> DOCUMENT PASSAGE:
Lensor — Tab Capture Pipeline

Technical deep-dive into how Lensor captures, processes, and displays screen content.

Table of Contents

  1. Overview
  2. Pipeline Stages
  3. Memory & Storage
  4. The Mermaid Diagram
  5. Remaining Optimization Opportunities
  6. Historical Note: The Old Approach

Overview

Lensor uses Chrome’s chrome.tabs.captureVisibleTab() API to capture single screenshots of the visible tab content, then processes and displays a zoomed portion in a canvas-based lens UI.

High-Level Flow

User Click → captureVisibleTab → Data URL → ImageBitmap → Canvas

Why This Approach?

We chose captureVisibleTab over the alternative tabCapture API because:

Aspect captureVisibleTab ✅ tabCapture ❌
Recording indicator None 🔴 Persistent blue circle
Resource usage On-demand only Continuous video stream
Permissions activeTab tabCapture (more invasive)
Complexity Simple data URL MediaStream + ImageCapture

Key Components Involved

Component Location Role
Service Worker service-worker.ts Chrome API access, captureVisibleTab calls
useMediaCapture hooks/useMediaCapture.ts Screenshot capture, ImageBitmap conversion
useLenseCanvasUpdate hooks/useLenseCanvasUpdate.ts Canvas drawing, zoom calculation
Lense.tsx features/Lense/Lense.tsx React component orchestrating all hooks
fisheyegl.ts lib/fisheyegl.ts WebGL fisheye distortion effect

Pipeline Stages

Stage 1: Extension Activation

Trigger: User clicks the extension icon in Chrome toolbar.

What happens:

  1. chrome.action.onClicked fires in service worker
  2. Service worker calls set({ active: true }, agentKey) via Crann
  3. UI script receives state change, becomes visible
  4. useMediaCapture hook auto-captures first frame

Code location: service-worker.tshandleActionButtonClick()

> SET OF TASKS:
[a] Answer these questions using the Lensor capture pipeline page.
(i) According to the comparison table, which permission does captureVisibleTab require?
(ii) Which file contains the WebGL fisheye distortion effect?
(iii) In Stage 1, which hook automatically captures the first frame?
[b] Write the next part of the Lensor capture pipeline page, continuing after its Stage 1 section.

> SUPPLIED ENTRIES:
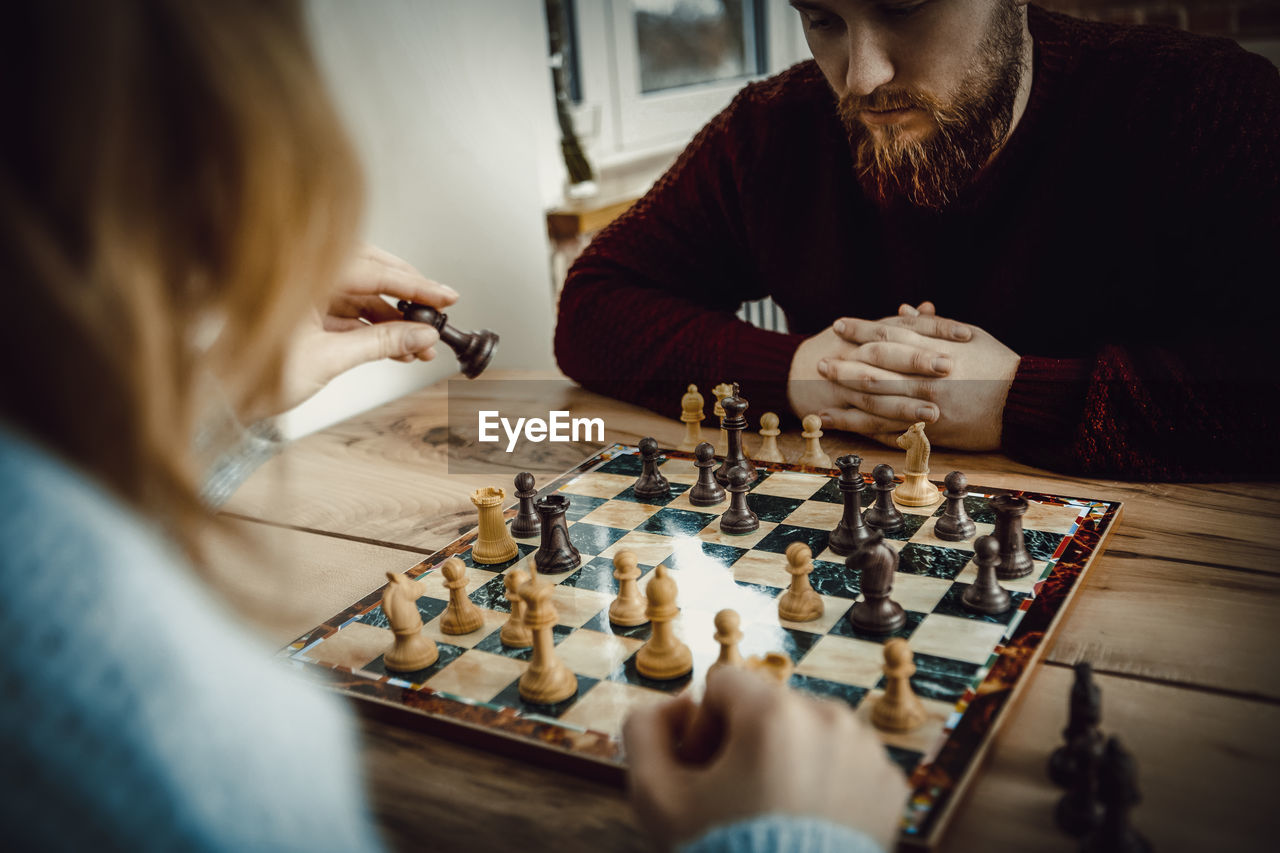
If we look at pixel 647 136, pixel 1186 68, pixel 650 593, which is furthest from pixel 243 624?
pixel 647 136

==

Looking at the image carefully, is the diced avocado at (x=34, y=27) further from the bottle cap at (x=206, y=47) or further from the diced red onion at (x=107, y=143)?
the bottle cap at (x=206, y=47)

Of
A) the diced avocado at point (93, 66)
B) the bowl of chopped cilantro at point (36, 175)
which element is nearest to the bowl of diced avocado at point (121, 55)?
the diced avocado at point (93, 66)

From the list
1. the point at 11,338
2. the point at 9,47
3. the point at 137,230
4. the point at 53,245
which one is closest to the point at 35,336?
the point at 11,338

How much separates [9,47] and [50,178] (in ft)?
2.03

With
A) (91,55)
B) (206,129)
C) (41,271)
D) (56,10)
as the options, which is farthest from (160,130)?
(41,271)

> THE REPLIES:
[a]
(i) activeTab
(ii) lib/fisheyegl.ts
(iii) useMediaCapture

[b]
Stage 2: Tab Screenshot (Service Worker)

What is captureVisibleTab?

A Chrome Extension API that takes a single screenshot of the currently visible tab area. It returns a data URL (base64-encoded PNG or JPEG).

How it works:

// In state-config.ts (captureTab action, runs in service worker)
const tab = await chrome.tabs.get(target.tabId);
const dataUrl = await chrome.tabs.captureVisibleTab(tab.windowId, {
  format: 'png'
});
return dataUrl;

Key facts:

  • Returns a data URL string (e.g., ...)
  • Captures only the visible viewport (not scrolled content)
  • No persistent stream or recording indicator
  • Rate limited to 2 calls per second by Chrome
  • Requires activeTab permission

What gets captured: The exact pixels visible in the browser viewport at that moment.


Stage 3: Data URL to ImageBitmap (Content Script)

The conversion process:

The data URL from captureVisibleTab must be converted to an ImageBitmap for efficient canvas drawing.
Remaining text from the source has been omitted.